L'ancien gouverneur libéré par les FARC fustige le président

L'ex-otage de la guérilla colombienne des FARC, Alan Jara, libéré mardi, a accusé le président colombien Alvaro Uribe de n'avoir «rien fait» pour la libération des otages.

Il a souhaité une «solution politique» au conflit colombien.

«Je suis profondément convaincu qu'Uribe n'a rien fait pour notre liberté», a déclaré l'ancien gouverneur, libéré mardi après sept ans et demi dans la jungle, au cours d'une conférence de presse à Villavicencio, ville située à une centaine de kilomètres à l'est de Bogota. «Il semblerait que la guerre convienne au président Uribe», avait-il déclaré un peu avant.

Enlevé le 15 juillet 2001

Alan Jara avait été enlevé le 15 juillet 2001, un an avant l'élection de l'actuel président colombien qui a depuis mis en place une «politique de sécurité démocratique», ayant considérablement renforcé la pression militaire sur la guérilla.

Sur le conflit qui oppose depuis plus de quarante ans la guérilla des Forces armées révolutionnaires de Colombie (FARC) à l'armée, l'ex-otage a estimé que «la solution était politique». «Ces dernières semaines, j'ai marché et j'ai pu vivre la vie quotidienne de la guérilla, et les FARC ne sont pas vaincues», a-t- il assuré.

Beaucoup de jeunes

L'ex-gouverneur, qui a expliqué avoir cheminé pendant sept semaines jusqu'au point de rendez-vous entre la guérilla et la commission composée notamment de membres du Comité international de la Croix-Rouge (CICR) venue le chercher, a ajouté que «beaucoup de jeunes continuaient à rejoindre» les FARC.

«Un échange humanitaire (entre otages et guérilleros capturés par les autorités, ndlr) est urgent. On ne peut pas attendre plus longtemps. (Les otages) pourrissent dans la jungle».
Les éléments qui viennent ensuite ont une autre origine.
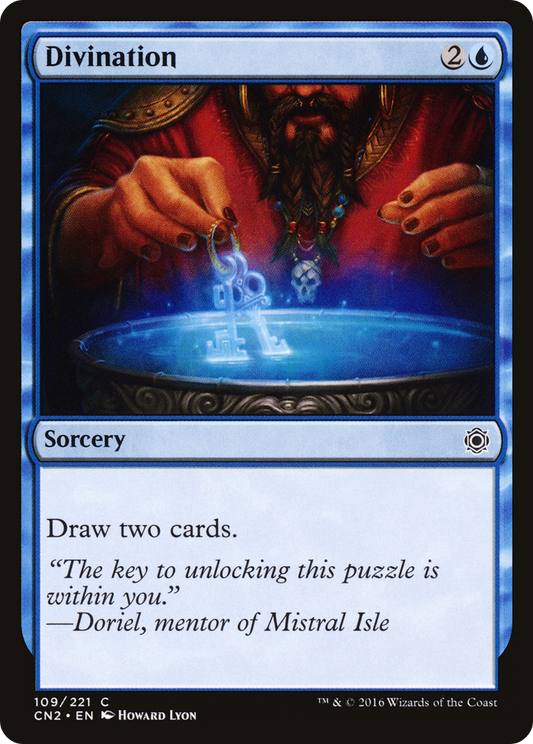 Divination (109) - Conspiracy: Take the Crown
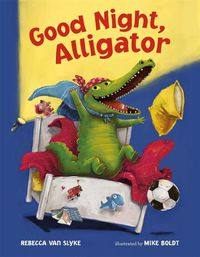 Cover image for Good Night, Alligator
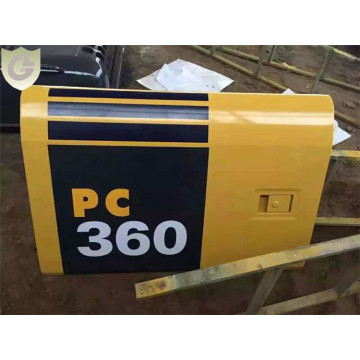 Экскаватор Komatsu PC360 отсека запчастей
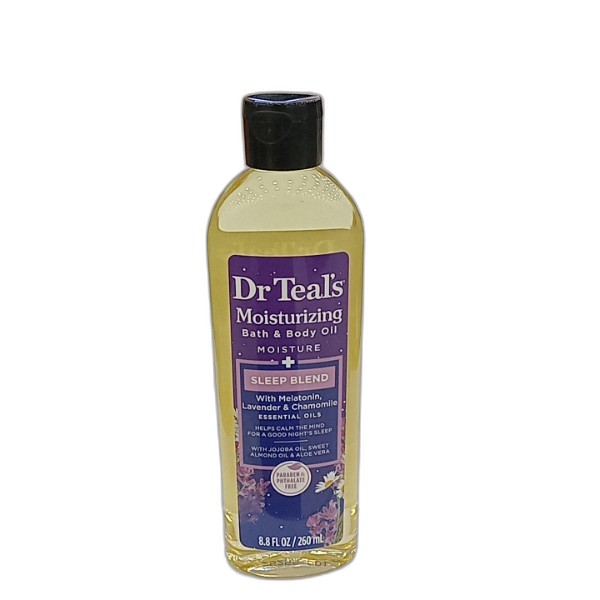 DR TEALS BATH OIL MEL 8.8OZ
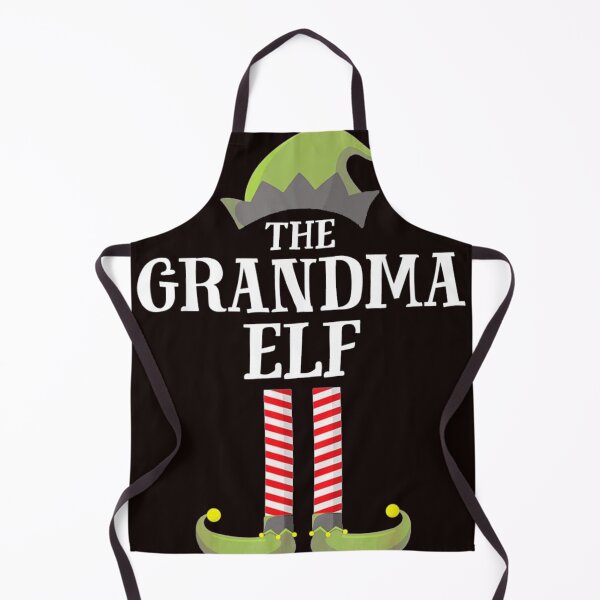 Item preview, Grandma Elf Matching Family Group designed and sold by troimuagio2022.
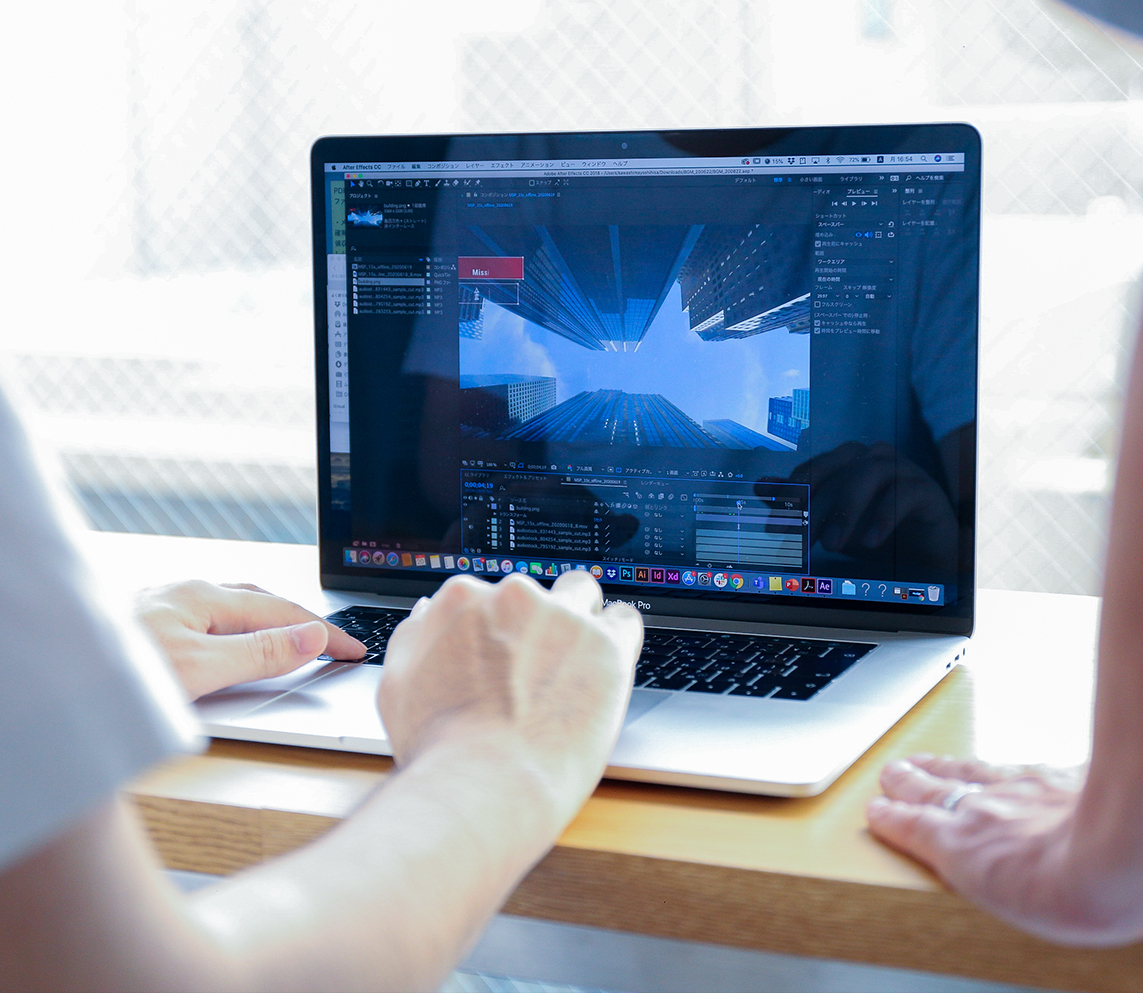 Video direction  and [[editing.]]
Alan Jara, 51 ans, a aussi estimé que les opérations militaires «ne débouchaient que sur la mort», assurant qu'il avait davantage peur de l'armée que de la guérilla. Il fait partie d'un groupe de six otages politiques que les FARC se sont engagées à libérer dans un communiqué diffusé le 21 décembre.

Trois policiers et un soldat de ce groupe ont été libérés dimanche.